A higher authority at each institution should also encourage participation in symposiums on patient safety and drug safety. In addition, and based on the study results, the need exists to launch “No Blame, No Punishment” campaigns in hospitals and other health institutions to enhance medication error reporting. Adopting the concept of a medication safety officer whose duties involve medication safety only is necessary as well. The inclusion of pharmacovigilance in the curricula of health colleges at universities is also critical.

Conclusion

Our findings demonstrate a lack of the reporting of medication errors in Saudi Arabia, as well as a lack of education and training on medication errors. These are major issues that should have been addressed up to now to avoid endangering patients. A lack of knowledge about medication error stages among the study participants is a concern that the higher authorities at health institutions in Saudi Arabia need to aggressively address moving forward.

Abbreviations

HCPs, healthcare professionals; LASA, look-alike and sound-alike; CBAHI, Saudi Central Board for Accreditation of Healthcare Institutions; CPOE, computerized physician order entry; IRB, Institutional Review Board; SPSS v.22, Statistical Package for the Social Sciences version 22.

Data Sharing Statement

Data collected were kept in a secure setting, available only to the corresponding author. Moreover, all data and materials are available upon reasonable request.

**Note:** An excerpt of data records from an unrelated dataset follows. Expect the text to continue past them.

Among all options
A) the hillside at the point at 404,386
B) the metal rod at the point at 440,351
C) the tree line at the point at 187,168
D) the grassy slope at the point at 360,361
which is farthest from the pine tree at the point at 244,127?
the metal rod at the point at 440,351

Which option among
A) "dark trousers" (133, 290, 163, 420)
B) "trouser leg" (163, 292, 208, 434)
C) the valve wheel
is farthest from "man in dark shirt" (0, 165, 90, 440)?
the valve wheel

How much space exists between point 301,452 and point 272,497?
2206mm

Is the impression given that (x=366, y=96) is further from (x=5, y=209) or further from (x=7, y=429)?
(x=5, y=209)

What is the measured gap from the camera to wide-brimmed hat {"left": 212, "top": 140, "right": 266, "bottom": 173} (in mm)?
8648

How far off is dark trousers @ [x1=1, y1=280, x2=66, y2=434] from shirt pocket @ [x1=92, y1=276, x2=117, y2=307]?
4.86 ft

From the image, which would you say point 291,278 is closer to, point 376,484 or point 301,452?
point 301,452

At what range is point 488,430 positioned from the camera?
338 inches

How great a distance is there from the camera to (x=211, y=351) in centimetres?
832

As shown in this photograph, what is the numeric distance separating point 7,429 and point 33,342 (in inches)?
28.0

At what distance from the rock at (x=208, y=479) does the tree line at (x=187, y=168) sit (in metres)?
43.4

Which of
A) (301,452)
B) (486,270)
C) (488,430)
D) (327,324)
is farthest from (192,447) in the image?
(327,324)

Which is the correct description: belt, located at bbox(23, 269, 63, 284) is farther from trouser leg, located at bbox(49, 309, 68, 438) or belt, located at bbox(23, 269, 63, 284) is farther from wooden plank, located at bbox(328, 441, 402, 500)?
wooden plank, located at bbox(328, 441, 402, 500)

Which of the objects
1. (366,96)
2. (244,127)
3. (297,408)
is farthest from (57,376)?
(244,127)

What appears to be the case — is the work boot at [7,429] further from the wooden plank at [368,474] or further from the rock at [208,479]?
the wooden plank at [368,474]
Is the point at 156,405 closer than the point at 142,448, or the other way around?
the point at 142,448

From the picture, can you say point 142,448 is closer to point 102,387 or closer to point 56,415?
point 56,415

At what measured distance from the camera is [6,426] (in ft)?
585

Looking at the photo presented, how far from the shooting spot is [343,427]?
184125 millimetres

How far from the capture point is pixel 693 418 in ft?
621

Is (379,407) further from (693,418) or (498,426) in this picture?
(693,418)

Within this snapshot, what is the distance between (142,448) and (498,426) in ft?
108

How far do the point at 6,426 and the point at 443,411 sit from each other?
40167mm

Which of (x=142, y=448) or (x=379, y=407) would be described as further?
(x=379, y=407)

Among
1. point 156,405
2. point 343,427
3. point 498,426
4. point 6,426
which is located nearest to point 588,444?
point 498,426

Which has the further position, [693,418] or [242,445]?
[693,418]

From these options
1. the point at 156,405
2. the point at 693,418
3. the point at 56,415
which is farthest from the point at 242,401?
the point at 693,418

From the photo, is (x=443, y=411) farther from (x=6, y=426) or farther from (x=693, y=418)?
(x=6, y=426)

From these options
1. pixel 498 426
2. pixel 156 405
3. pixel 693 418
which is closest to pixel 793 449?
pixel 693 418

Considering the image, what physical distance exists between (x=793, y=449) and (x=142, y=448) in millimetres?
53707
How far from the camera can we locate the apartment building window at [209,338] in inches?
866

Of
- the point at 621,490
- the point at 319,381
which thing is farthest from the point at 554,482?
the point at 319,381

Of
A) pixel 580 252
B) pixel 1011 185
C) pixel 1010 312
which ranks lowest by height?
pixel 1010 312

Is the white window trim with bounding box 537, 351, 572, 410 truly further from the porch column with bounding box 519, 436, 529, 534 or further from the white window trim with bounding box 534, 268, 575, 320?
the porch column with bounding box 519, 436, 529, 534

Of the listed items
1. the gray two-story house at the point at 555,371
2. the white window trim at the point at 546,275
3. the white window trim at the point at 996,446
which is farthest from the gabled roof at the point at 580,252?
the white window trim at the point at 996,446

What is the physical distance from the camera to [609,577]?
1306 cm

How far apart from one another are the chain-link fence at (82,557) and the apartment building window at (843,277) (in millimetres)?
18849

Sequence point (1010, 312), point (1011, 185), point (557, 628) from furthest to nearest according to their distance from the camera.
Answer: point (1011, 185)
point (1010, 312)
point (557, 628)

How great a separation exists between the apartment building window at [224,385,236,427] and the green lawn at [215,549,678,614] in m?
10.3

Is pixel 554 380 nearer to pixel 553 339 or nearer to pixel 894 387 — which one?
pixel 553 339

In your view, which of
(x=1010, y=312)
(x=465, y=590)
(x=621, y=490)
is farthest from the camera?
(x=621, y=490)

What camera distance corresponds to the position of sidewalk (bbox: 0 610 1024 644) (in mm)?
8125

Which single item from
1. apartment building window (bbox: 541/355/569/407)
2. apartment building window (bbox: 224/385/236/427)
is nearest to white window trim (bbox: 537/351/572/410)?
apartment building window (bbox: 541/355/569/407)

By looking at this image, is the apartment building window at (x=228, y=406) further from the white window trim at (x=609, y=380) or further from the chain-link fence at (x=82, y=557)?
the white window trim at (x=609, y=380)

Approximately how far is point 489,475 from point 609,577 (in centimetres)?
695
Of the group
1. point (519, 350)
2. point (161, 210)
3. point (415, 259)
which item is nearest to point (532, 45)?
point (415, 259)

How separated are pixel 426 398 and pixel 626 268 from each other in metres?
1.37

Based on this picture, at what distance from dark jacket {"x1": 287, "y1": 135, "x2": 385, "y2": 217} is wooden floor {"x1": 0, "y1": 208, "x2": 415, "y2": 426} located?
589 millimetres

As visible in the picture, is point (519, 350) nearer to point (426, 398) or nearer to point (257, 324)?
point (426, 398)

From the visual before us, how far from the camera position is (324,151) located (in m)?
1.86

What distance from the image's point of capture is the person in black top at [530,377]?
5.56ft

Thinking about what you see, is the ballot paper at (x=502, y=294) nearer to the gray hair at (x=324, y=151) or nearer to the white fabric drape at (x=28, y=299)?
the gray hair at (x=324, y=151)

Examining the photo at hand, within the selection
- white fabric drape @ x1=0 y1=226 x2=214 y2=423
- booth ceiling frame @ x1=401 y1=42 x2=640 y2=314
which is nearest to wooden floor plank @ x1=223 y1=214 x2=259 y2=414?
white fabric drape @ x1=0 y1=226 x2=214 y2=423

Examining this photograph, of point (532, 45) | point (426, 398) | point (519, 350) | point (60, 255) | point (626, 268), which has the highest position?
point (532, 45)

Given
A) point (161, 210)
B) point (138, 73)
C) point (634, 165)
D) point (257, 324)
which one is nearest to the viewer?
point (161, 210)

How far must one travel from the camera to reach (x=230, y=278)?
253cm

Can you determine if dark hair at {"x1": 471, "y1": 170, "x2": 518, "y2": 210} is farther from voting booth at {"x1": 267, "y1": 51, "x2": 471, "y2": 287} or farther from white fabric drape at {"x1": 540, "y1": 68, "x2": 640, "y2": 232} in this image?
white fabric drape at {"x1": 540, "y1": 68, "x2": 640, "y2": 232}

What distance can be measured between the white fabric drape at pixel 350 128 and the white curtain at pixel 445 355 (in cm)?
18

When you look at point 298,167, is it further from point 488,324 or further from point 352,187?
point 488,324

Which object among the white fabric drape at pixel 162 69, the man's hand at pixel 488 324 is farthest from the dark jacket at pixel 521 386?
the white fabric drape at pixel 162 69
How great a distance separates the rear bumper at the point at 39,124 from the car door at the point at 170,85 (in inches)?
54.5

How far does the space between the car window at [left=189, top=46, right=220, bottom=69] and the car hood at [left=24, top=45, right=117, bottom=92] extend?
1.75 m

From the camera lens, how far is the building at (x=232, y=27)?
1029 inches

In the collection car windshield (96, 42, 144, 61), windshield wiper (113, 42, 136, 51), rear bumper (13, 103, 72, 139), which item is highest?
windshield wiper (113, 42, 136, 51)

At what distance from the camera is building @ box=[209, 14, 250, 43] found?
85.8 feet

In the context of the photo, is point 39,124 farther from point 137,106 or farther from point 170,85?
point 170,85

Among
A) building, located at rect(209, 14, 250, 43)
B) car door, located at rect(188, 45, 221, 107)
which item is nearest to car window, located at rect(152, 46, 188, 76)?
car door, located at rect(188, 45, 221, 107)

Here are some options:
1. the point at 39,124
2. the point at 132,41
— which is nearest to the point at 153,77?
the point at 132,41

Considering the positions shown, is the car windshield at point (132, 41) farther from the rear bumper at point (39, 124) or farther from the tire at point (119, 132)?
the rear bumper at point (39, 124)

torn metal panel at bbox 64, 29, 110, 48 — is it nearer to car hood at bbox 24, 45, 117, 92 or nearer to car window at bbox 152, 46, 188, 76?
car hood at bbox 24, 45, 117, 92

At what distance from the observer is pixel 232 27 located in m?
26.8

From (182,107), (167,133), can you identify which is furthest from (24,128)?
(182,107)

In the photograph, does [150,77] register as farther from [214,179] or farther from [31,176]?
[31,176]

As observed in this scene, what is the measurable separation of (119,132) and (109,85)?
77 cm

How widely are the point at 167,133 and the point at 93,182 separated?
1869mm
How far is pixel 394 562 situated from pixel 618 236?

Ethics Approval and Participants Informed Consent

The study received an ethical approval from the Institutional Review Board (project log number: IRB 2020-2) at the General Directorate of Hail Health Affairs, Hail Region, KSA. The ethics committee at the General Directorate of Hail Health review all protocols to meet all internationals and nationals standards including the Declaration of Helsinki; therefore, the study was conducted in accordance with Declaration of Helsinki. Verbal informed consent was approved by the IRB (project log number: IRB 2020-2) at the General Directorate of Hail Health Affairs, Hail Region, KSA. All the study participants were informed about the study and the purpose of the study at the time of questionnaires’ distribution and the filling of the questionnaire was a voluntary process.

Acknowledgments

The authors would like to thank the General Directorate of Hail Health Affairs for supporting this research, and all healthcare professionals who participated in the study. The authors are grateful to all colleagues from different regions working at Ministry of Health (Sanaa Alshammari, Samirah Aljuhani, Moudi Alazami, Roqiah Aljulasi and Abdullah Alhadayan) for their efforts and time during the data collection process.

Author Contributions

TMA started the conception of the study. TMA and AKA played a role in designing the study and methods. FMA, EJA, AMA and AKA participated in the manuscript content. FMA and TMA have analyzed and interpreted the data. TMA worked on supervising manuscript writing. FMA critically reviewed the manuscript. All authors read and approved the final manuscript. All authors made a substantial contribution to the conception, study design, acquisition of data or analysis and interpretation of data; took part in drafting the article or revising it for important intellectual content; agreed to submit to the current journal; gave final approval of the version to be published; and agree to be accountable for all aspects of the work.

Funding

This research received no specific grant from any funding agency in the public, commercial or not-for- profit sectors.

Disclosure

The authors declare that they have no competing interests.